Alzai gli occhi dalla tazza, avevo paura che avesse intuito la storia vera, quella celata dietro al pentolino, all’acqua e a tutto il resto. “Probabilmente al pentolino.. Sai, continuo a conservarlo con l’acqua dentro.. Però non oso accendere nuovamente il gas.”
“Hai paura di bruciarti.” Concluse lui.
“Forse sì. Però, se dovessi accenderlo nuovamente, so che non avrei bisogno dello zucchero, perché il cacao era diverso dagli altri, non era amaro. Era già zuccherato.”
“Adesso raccontami la storia vera, anche se ho già capito quasi tutto, mi manca ancora qualche tessera per completare il puzzle.”
“Ne sei veramente sicuro?” Lui annuì, e io mi adagiai allo schienale imbottito della sedia. “Sai.. Faceva abbastanza caldo il venticinque maggio del duemiladieci, eppure io non lo sentivo. E poi.. L’ho visto. In quel momento credo di essere stata sicura che fosse lui quello giusto. Però.. Era già di un’altra. Ci rimasi un po’ male lì per lì.. Poi credo che mi passò, perché quell’estate non ripensai più a lui. A settembre, all’inizio della scuola lo rividi. E lei non c’era più. Forse qualche Dio aveva ascoltato le mie preghiere, mi dissi. Il sentimento che avevo provato inizialmente però, non si era spento, si era solo assopito. Col passare del tempo, quel sentimento cominciò a crescere, diventò più grande di me, più forte di me. Non potevo più contrastarlo, ero completamente in sua balìa. Ad agosto, mi sono decisa ad esporlo. A fargli vedere un poco di luce. Ma la luce che ha visto, non era quella del sole, bensì quella di una speranza vana, che l’ha rinchiuso in un posto dove la luce non entra, è incatenato. Eppure, io sento che è ancora lì, aspetta solo che il carceriere si addormenti per rubargli le chiavi e uscire. In libertà vigilata però.”
“Ancora non hai detto chiaramente cos’è successo quel venticinque maggio, anche se l’ho capito.

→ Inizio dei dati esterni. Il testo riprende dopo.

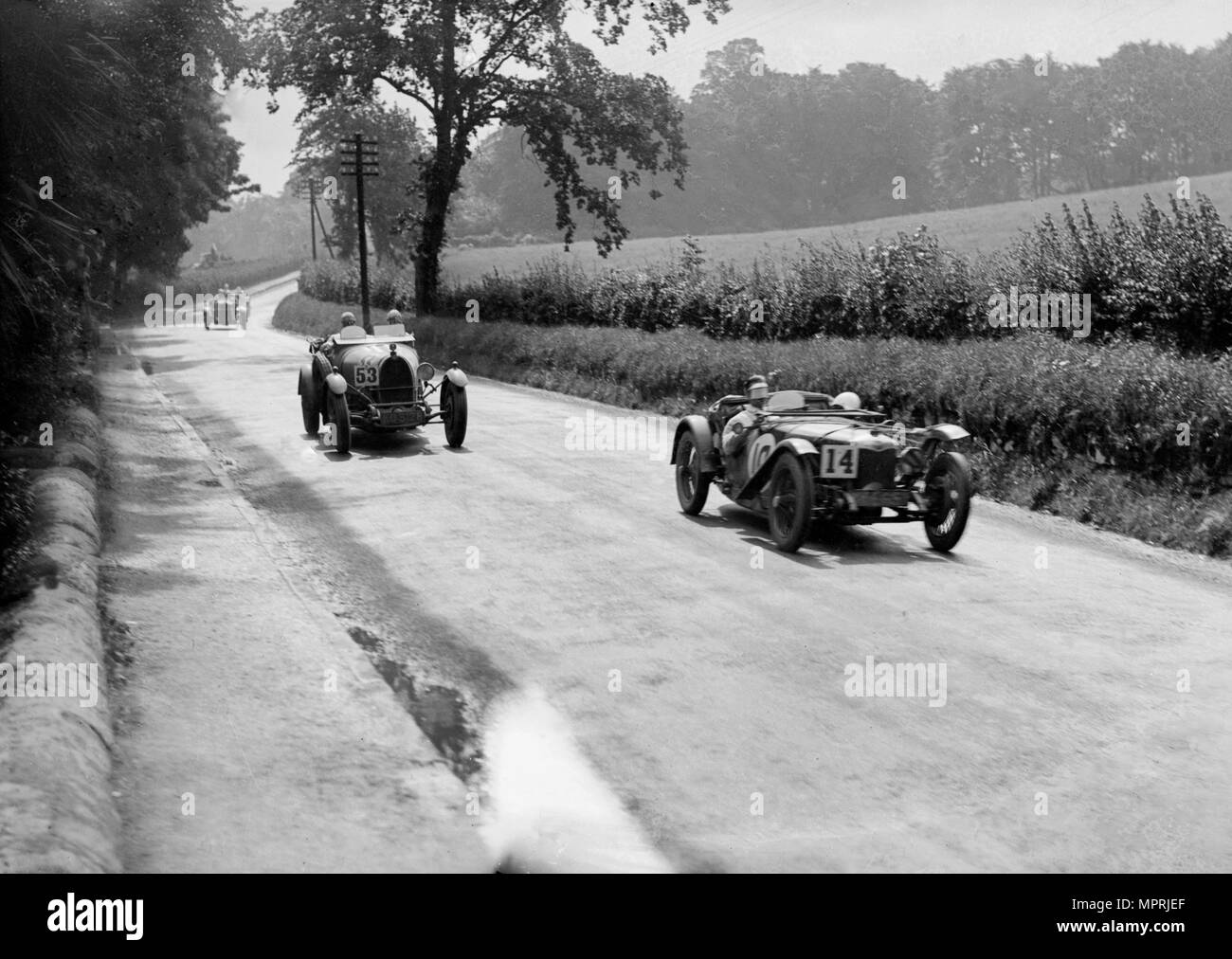 Riley 9 Brooklands of E Maclure and Bugatti Type 43 of JF Field, RAC TT, Ards Circuit, Belfast, 1929 Artist: Bill Brunell. - Stock Image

Forse.”
Presi un respiro profondo e lo guardai negli occhi. “Quel venticinque maggio, mi sono innamorata.” Io ero seria, ma lui scoppiò a ridere. “Perché ridi?” Mi aveva ferito.

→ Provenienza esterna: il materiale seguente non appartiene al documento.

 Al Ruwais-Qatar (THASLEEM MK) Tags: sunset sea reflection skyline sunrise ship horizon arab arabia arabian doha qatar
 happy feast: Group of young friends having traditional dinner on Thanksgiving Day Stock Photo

“Scusami.. E’ solo che.. Non riesco a credere chi sia stato tanto stupido da consegnarti il sale al posto dello zucchero.. Doveva essere proprio un imbecille!” Ecco. Mi sono sbagliata. Di nuovo. Eppure ero così sicura che avesse capito.. E ora.. Si dava dello stupido e dell’imbecille da solo.

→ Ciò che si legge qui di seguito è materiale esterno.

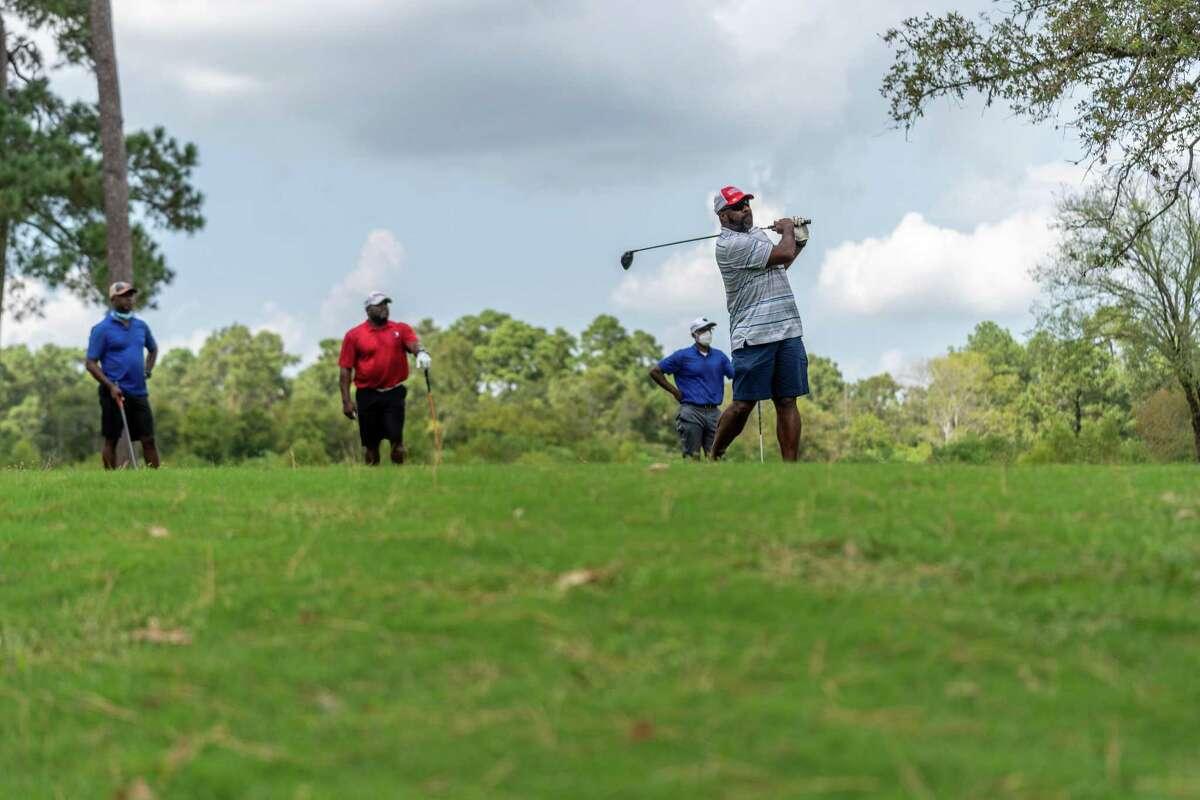 Spring ISD Police Chief Kenneth Culbreath (far right) plays a round of golf during the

“Non avrei dovuto raccontartelo.. Dimentica tutto..”
Improvvisamente, si fece di nuovo serio. “Come posso dimenticare?” mi guardò con dolcezza “Qualcosa che è inciso a lettere cubitali sul mio cuore?” Ok, qualcosa non andava. Forse mi ero persa qualche passaggio. Fino a pochi secondi prima era lui che non aveva capito. Adesso invece, mi ritrovavo a fissarlo, probabilmente con un espressione da ebete in faccia. Mi stava forse dicendo che.. No, non era possibile. Mi accarezzò una guancia.
“Sai, se non ti avessi conosciuto, probabilmente ti avrei chiesto un po’ di zucchero, perché l’ho finito. Ma ho scoperto che il mio cacao è diverso da quello degli altri. E’ già zuccherato. Quindi.." Si grattò un orecchio, imbarazzato "Ti va di essere la mia cioccolata calda?”